Records from a data collection:
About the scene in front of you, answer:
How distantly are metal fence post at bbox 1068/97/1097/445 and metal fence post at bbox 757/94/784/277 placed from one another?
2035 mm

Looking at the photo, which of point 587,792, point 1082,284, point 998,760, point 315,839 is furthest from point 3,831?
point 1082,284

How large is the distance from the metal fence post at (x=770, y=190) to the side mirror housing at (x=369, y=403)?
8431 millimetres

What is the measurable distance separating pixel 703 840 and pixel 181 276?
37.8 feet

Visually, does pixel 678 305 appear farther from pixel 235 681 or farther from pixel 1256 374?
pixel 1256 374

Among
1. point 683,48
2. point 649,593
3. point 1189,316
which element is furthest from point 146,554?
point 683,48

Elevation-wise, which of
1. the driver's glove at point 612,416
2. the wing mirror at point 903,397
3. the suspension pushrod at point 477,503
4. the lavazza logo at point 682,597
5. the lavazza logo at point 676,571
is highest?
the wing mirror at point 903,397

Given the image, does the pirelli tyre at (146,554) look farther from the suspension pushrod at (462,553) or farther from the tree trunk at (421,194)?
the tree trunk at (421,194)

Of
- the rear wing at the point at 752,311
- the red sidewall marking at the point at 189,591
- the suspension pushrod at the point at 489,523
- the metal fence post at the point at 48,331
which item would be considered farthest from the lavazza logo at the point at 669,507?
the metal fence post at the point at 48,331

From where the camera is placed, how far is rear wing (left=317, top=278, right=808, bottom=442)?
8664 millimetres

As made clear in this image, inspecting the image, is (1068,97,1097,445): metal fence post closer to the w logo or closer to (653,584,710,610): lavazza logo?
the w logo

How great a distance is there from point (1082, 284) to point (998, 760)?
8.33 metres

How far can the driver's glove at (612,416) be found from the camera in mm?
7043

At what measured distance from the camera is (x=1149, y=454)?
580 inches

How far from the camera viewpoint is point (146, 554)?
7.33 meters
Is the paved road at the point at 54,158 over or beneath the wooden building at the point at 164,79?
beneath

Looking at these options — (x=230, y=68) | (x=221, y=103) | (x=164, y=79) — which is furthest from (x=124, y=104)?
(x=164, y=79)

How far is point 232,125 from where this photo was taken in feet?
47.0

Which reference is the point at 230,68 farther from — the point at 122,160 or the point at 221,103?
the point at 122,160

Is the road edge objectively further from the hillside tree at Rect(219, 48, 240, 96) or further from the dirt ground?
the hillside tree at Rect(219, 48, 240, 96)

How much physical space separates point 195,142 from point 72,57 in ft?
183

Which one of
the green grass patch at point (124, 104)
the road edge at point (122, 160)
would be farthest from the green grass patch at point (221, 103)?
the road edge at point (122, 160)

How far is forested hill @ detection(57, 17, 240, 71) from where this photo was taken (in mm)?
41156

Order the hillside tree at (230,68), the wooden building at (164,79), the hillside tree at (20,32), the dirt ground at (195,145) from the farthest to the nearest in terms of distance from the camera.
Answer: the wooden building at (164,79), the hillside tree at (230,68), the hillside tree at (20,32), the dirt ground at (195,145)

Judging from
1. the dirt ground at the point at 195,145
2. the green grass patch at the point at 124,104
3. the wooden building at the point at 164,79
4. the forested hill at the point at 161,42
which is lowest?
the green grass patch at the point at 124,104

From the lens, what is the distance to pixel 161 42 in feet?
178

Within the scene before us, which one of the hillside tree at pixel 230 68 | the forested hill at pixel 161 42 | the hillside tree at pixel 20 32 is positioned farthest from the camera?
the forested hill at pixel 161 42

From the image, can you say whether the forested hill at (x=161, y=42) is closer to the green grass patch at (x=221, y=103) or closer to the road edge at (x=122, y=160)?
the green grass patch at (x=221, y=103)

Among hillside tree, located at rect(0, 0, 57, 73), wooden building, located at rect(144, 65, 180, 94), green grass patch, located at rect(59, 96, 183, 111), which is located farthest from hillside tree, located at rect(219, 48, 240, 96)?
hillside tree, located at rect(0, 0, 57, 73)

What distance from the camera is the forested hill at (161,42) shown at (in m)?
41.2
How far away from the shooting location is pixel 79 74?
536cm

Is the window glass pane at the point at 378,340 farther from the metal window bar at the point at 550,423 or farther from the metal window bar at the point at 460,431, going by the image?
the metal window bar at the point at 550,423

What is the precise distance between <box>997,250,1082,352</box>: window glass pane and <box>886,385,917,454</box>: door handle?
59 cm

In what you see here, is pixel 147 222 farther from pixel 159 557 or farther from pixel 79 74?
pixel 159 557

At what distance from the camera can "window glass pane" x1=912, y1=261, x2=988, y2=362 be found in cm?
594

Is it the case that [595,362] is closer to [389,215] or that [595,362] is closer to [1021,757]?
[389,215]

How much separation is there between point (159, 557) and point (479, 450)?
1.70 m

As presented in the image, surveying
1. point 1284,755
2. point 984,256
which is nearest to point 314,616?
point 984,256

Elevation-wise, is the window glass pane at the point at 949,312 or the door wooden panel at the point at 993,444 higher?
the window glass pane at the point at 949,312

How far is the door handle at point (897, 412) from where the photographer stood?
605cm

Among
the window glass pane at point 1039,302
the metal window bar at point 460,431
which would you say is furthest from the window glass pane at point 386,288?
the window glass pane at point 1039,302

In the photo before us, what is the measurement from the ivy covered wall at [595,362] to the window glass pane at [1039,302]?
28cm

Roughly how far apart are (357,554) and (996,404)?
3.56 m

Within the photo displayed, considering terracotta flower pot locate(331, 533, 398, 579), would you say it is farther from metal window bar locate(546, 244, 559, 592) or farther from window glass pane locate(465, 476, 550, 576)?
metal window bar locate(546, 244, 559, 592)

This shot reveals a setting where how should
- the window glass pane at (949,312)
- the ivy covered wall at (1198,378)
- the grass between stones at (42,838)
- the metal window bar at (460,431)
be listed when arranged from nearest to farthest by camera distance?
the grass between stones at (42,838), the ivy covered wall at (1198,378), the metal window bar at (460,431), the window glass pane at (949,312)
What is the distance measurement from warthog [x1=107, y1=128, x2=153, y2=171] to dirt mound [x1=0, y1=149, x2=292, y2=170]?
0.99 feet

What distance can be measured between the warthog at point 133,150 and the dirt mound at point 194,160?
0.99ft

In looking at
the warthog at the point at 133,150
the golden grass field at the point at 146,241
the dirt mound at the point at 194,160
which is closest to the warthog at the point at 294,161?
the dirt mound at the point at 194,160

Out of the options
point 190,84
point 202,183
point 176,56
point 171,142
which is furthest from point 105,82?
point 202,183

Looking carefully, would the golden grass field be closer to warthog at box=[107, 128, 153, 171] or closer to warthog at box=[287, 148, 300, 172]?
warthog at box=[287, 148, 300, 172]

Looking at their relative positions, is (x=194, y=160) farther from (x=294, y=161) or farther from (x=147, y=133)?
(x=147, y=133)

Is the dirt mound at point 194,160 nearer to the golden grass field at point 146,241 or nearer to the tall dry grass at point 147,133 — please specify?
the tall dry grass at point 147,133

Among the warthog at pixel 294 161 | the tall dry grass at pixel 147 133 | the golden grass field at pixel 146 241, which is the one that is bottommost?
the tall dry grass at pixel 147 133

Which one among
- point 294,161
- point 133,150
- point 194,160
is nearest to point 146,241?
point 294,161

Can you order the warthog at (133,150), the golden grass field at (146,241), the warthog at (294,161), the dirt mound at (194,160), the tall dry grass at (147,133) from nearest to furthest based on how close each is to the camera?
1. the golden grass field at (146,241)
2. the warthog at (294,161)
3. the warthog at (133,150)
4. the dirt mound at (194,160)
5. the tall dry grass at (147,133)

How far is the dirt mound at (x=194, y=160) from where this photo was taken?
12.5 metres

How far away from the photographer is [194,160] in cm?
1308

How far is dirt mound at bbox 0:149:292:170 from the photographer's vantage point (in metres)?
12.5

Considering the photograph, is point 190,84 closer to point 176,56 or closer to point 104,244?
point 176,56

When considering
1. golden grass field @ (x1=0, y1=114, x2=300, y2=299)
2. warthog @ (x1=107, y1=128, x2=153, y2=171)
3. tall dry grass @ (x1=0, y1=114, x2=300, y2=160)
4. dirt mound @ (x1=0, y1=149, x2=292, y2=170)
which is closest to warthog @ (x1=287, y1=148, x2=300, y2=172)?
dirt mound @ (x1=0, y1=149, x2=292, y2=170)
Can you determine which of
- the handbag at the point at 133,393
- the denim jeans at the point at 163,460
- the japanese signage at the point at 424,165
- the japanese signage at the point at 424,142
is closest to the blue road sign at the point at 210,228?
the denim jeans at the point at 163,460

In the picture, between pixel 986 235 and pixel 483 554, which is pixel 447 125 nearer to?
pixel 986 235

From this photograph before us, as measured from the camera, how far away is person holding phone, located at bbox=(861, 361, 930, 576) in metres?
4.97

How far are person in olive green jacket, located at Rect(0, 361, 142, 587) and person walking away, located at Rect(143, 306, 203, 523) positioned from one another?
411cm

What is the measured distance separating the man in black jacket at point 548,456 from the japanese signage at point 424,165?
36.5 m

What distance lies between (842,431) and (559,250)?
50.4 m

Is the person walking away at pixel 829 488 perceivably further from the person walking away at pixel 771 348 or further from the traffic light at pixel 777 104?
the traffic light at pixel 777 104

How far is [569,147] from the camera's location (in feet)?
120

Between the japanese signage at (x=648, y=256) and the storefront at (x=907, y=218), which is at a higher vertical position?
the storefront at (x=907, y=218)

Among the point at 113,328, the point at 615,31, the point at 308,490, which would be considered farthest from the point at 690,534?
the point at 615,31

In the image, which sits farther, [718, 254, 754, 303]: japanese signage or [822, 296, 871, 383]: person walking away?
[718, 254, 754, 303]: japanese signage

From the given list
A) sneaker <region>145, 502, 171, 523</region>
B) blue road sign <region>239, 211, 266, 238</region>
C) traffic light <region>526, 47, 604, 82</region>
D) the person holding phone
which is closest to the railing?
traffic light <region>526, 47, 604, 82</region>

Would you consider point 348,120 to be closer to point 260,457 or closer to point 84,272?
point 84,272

## What you are asked to do
Reproduce only those lines of the entries above that run from the line with "In the picture, between" to the final line.

## Solution
In the picture, between pixel 986 235 and pixel 483 554, which is pixel 447 125 nearer to?
pixel 986 235

From this photograph before us, as measured from the camera, how far away is person holding phone, located at bbox=(861, 361, 930, 576) in metres?
4.97

How far are person in olive green jacket, located at Rect(0, 361, 142, 587) and person walking away, located at Rect(143, 306, 203, 523) positioned from one another?
411cm

What is the measured distance separating the man in black jacket at point 548,456 from the japanese signage at point 424,165?
36.5 m

What distance lies between (842,431) and (559,250)?
50.4 m

Is the person walking away at pixel 829 488 perceivably further from the person walking away at pixel 771 348 or further from the traffic light at pixel 777 104?
the traffic light at pixel 777 104

How far is [569,147] from the camera's location (in feet)?
120

Between the japanese signage at (x=648, y=256) and the storefront at (x=907, y=218), which is at a higher vertical position?
the storefront at (x=907, y=218)

Among the point at 113,328, the point at 615,31, the point at 308,490, which would be considered farthest from the point at 690,534?
the point at 615,31

In the image, which sits farther, [718, 254, 754, 303]: japanese signage or [822, 296, 871, 383]: person walking away?
[718, 254, 754, 303]: japanese signage

From the given list
A) sneaker <region>145, 502, 171, 523</region>
B) blue road sign <region>239, 211, 266, 238</region>
C) traffic light <region>526, 47, 604, 82</region>
D) the person holding phone
which is closest to the railing?
traffic light <region>526, 47, 604, 82</region>

Would you consider point 348,120 to be closer to point 260,457 or closer to point 84,272?
point 84,272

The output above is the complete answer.